- [DOCUMENT EXCERPT]
(begin)

I've got juice to the switch, I've tested both sides for matching the layout and the wiring stuff. I think my problem might be in the wiring plug that goes from the door frame to the door frame; do these plugs pull apart, or are the rubber covers first taken off to reveal some other thing/plug or something.

I'd like to know whats what before tearing in to this thing, I might just have a shitty connection/plug that is dirty or corroded.

Thanks for any help, I'm just trying to get the plug to separate or get the boots to come off.

Rick
rkj
June 08, 2009 12:57PM
The rubber accordion wiring cover that goes between the body and the door frame I meant to say eye rolling smiley
June 08, 2009 02:42PM
Quote
rkj
I'm trying to get Janet's passenger side window to go down, just stopped working one day, on her 1987 325e.

I've got juice to the switch, I've tested both sides for matching the layout and the wiring stuff.
*snip*
I might just have a shitty connection/plug that is dirty or corroded.

Rick

I'm not exactly sure I follow what you have tested, but since I recently fixed both my rear windows, I'll share a few things and maybe we can go from there smiling smiley

All switches, including the locking/child switches come apart easily enough, revealing (for me) nicely corroded metal that one can take a sharp piece of metal to and clean right off. This was problem #1 for me.
Problem #2 was that the windows were "gummed up" from not being used. There was a high amount of resistance, but a little WD40 of the cable, and the use of my hands to help it move up and down a few times broke it free.

(end)

From the forum thread on the stuck car window, reproduce word for word the passage starting with "I'm not exactly" and going on through "problem #1 for me.".

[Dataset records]
(begin)

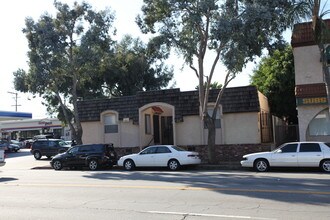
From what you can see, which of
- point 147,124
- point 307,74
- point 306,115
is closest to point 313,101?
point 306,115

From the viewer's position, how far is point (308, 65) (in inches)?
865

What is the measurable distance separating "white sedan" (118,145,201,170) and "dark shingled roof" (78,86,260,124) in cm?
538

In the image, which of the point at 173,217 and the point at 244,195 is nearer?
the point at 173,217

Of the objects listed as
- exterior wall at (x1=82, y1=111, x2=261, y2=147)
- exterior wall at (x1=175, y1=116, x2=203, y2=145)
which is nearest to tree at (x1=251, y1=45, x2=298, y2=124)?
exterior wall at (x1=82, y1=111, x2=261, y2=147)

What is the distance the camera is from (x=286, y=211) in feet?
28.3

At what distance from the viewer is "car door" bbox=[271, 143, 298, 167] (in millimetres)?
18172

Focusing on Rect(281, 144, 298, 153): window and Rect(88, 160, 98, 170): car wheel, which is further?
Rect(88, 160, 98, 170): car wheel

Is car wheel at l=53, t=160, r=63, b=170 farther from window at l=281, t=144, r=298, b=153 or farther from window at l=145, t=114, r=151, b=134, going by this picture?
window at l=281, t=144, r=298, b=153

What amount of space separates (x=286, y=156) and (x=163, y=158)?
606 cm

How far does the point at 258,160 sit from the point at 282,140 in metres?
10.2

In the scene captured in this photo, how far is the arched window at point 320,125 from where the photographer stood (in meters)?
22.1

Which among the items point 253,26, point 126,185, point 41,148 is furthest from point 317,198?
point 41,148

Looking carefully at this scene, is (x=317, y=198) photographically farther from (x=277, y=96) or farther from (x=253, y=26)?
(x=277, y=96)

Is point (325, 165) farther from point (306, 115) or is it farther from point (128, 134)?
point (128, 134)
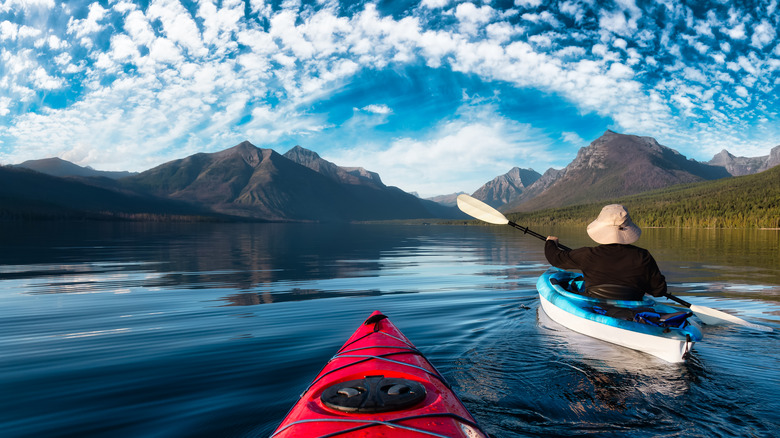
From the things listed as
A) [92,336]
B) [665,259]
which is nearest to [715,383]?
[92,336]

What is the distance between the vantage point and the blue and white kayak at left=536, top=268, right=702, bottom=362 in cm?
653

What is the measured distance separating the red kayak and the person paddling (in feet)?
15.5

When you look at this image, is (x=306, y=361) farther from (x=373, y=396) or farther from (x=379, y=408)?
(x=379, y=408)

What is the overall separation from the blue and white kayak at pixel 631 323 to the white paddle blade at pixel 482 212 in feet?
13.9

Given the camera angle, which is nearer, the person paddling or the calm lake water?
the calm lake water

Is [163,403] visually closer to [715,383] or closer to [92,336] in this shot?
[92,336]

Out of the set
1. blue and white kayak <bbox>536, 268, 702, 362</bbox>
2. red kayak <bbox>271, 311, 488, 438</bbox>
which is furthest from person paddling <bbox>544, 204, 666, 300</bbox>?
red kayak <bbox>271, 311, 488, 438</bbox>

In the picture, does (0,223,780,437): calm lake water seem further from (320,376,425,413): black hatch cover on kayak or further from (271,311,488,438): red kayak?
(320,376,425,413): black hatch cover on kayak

(end)
(begin)

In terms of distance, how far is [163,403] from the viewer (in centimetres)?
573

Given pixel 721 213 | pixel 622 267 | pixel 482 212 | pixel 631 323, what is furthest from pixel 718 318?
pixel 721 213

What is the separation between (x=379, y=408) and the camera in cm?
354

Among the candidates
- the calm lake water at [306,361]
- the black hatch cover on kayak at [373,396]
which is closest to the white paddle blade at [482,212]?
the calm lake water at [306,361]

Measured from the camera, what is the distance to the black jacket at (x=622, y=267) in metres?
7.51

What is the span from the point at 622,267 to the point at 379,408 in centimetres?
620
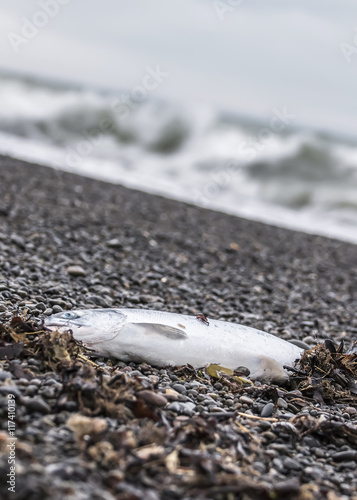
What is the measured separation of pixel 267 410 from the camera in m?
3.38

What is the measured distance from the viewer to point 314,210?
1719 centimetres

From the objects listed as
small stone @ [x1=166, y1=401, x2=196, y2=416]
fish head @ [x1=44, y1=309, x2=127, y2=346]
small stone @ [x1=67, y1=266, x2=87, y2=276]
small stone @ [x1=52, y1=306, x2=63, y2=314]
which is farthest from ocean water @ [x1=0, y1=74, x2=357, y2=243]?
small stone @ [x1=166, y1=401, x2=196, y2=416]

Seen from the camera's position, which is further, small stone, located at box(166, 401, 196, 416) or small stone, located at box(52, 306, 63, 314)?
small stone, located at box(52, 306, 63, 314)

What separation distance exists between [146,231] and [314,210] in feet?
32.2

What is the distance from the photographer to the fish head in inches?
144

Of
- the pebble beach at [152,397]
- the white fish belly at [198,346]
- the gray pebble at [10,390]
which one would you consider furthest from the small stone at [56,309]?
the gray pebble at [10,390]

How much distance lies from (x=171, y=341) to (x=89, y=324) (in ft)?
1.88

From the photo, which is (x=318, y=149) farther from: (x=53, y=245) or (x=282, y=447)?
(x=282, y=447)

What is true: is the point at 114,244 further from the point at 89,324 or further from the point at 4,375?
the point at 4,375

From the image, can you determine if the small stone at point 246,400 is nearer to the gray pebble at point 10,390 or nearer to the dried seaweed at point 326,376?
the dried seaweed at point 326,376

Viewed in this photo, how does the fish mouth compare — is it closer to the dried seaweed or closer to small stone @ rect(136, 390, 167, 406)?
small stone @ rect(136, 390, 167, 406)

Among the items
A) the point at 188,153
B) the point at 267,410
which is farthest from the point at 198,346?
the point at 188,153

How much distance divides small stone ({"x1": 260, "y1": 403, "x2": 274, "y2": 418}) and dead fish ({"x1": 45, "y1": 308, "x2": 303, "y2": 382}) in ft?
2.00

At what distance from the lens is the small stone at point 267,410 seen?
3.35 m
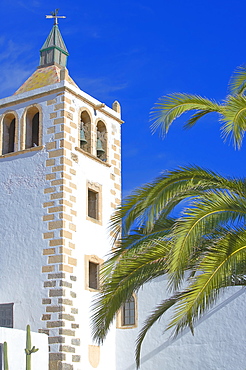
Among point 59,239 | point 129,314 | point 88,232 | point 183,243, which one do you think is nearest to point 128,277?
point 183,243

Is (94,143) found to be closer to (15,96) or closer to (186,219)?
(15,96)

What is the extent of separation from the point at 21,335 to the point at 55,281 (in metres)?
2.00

(end)

- [ANSWER FOR THE TASK]
I'm not exactly sure I follow what you have tested, but since I recently fixed both my rear windows, I'll share a few things and maybe we can go from there smiling smiley

All switches, including the locking/child switches come apart easily enough, revealing (for me) nicely corroded metal that one can take a sharp piece of metal to and clean right off. This was problem #1 for me.